_Excerpt_:
=== Section Start ===
By Sarah Roark, contributor to refusefascism.org
Bad takes on Trump’s shutdown and threat to declare an emergency to build his wall abound. Let’s cut through the Smart-Sounding Bullshit™ and talk about what’s actually happening.
Trump is losing! (Again!) Trump is on the brink of disaster! (Again!) Trump is making such a fool of himself! (Again!) Mueller and Pelosi (or Ocasio-Cortez, or Waters, or insert-your-liberal/progressive-hero-here) are coming for Trump and he’s lashing out in the sweaty desperation of a man about to fall completely apart! (Again!)
Honest! And this time, for sure. This time I will totally hold the football still and you’ll absolutely get to kick it, Charlie Brown. Just hang on for one more week, one more month, one more year and it’ll happen!
This is a seductive narrative, and it’s not hard to understand why.
It’s what everybody wants to hear. It’s what I’d like to hear. It would reassure us that somewhere up there – in Congress or Heaven or the FBI – there’s some deus ex machina of democracy, some guardian angel of sanity and decency who’s going to swoop in any moment now and give us back the world that, however flawed we knew it was, was at least “normal.” Comprehensible. The world we liked to think we knew how to navigate. Where we could trust the grownups in charge to try not to let terrible things happen to all of society, and ordinary folk could concentrate on trivial things like surviving and taking care of our loved ones in a system of toxic capitalism.
How true this worldview ever was is a deep question for another time. But that overall idea continues to rule what we’re supposed to take as wise commentary despite its having proved demonstrably, repeatedly, and recently untrue.
What we desperately wish were the case, is not the case. And we’re not doing humanity any favors by continuing to pretend. But some people, who unfortunately are very good at sounding right even when they’re 100% wrong – whose job requires they look like they know what they’re talking about no matter what – do benefit from pretending. As Upton Sinclair said, “It is difficult to get a man to understand something, when his salary depends upon his not understanding it.” But for the rest of us who aren’t paid to not-understand things, what’s our excuse?
=== Section End ===
_Provided data_:
=== Section Start ===
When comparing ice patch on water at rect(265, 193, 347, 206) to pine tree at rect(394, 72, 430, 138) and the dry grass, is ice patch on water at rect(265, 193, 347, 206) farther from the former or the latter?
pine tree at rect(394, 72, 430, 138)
=== Section End ===
_Task list_:
1 – In the essay on Trump's shutdown, who is quoted as saying it is difficult to get a man to understand something when his salary depends on his not understanding it?
2 – Do these statements agree with the essay on Trump's shutdown? Answer yes or no for each, and quote the deciding words.
(a) The writer admits to wanting to hear the reassuring narrative.
(b) The writer says the reassuring worldview has recently proved true.
(c) The writer takes up, in this piece, how true that worldview ever was.
3 – Carry on the essay on Trump's shutdown from its last sentence.

_Task responses_:
1 – Upton Sinclair.

2 –
(a) Yes: "It’s what I’d like to hear."
(b) No: "despite its having proved demonstrably, repeatedly, and recently untrue."
(c) No: "How true this worldview ever was is a deep question for another time."

3 –
I don’t think we have one. So, let’s actually look at this crisis point which the shutdown is rapidly bringing us to. In order to do that, I’m going to make an example of this piece from Politico titled “Stop Freaking Out About Trump’s State of Emergency Threats,” by Zachary Karabell. (Yep. The yelling at us to stop yelling? Is baked right into the headline. It gets better.)
And I’m afraid I’m going to be extremely mean to it. Because while not every dollop of nonsense on the Internet matters, some do. The ones selling you veggie smoothie powder to cure your cancer do. The ones selling public complacency amid the fascist collapse of a nuclear superpower do.
There’s one specific paragraph in the article that brings a lot of bad take together in one compact package. It is a prime example of what I like to call Smart-Sounding Bullshit™: it sounds like logic, it reads like logic, but it’s not actually logic. And it leads people to an understanding of our very perilous situation that is the exact opposite of reality. Which…I wish I didn’t have to repeat this…matters.
And to be clear, I’m not talking about some dumb, ignorant group of other people, over there. I mean us. I mean all of us. Sometimes the smartest people are the most vulnerable to this brand of bullshit. That’s how these pundits convince themselves of these delusions, in fact. They’re not dumb or uneducated. They’re just drinking each other’s Kool-Aid and constantly reinforcing the shared fantasy.
Sadly, the result of that is functionally indistinguishable from idiocy.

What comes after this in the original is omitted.